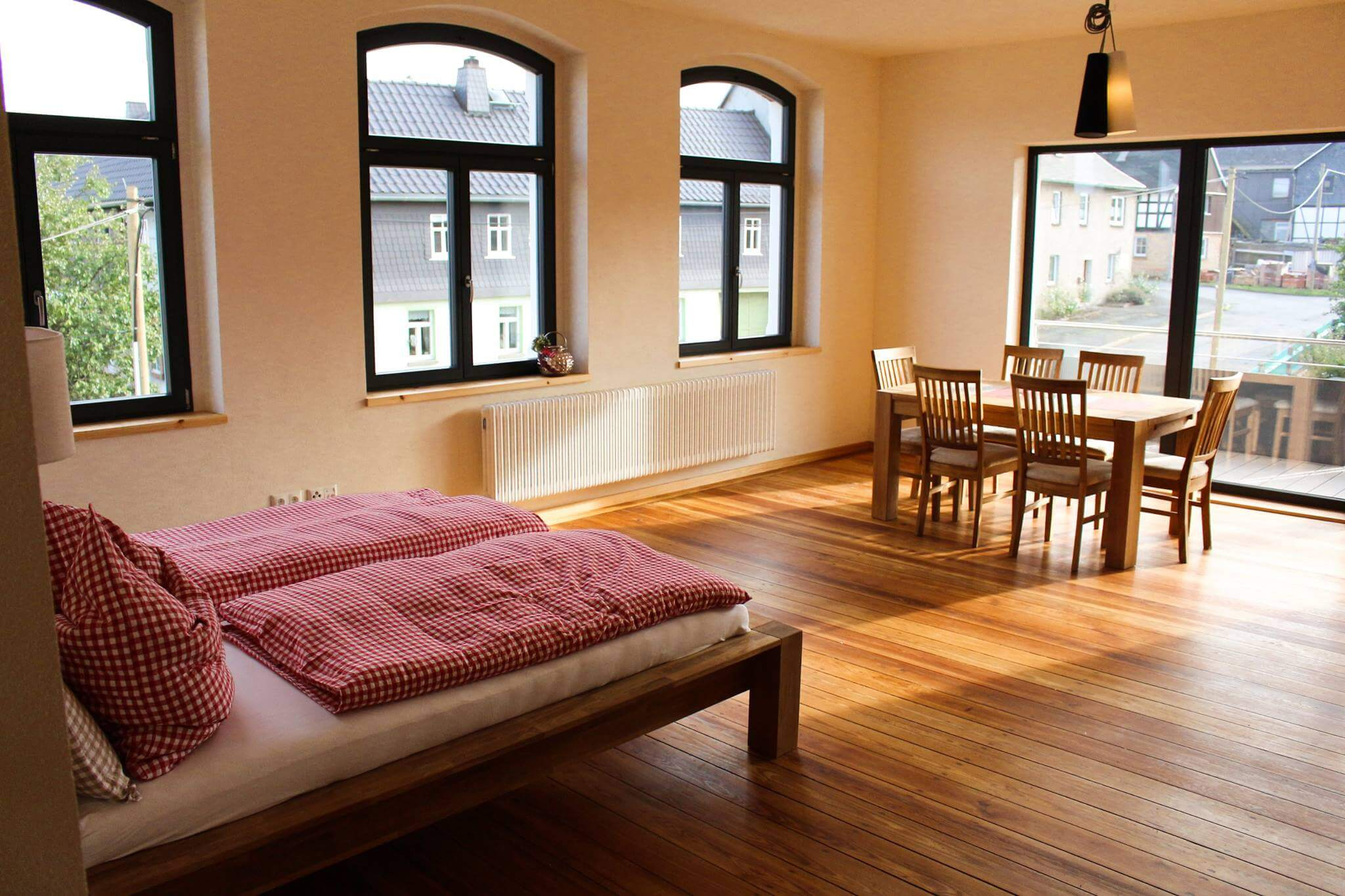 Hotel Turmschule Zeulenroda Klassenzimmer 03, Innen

--

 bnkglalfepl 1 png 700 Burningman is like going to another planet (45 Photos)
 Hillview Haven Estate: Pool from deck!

## What is needed:
All that is wanted is the stretch of lines above from the one containing "bnkglalfepl 1 png" through the one containing "Hillview Haven Estate: Pool from deck!", duplicated exactly.

## Response to this exercise:
 bnkglalfepl 1 png 700 Burningman is like going to another planet (45 Photos)
 Hillview Haven Estate: Pool from deck!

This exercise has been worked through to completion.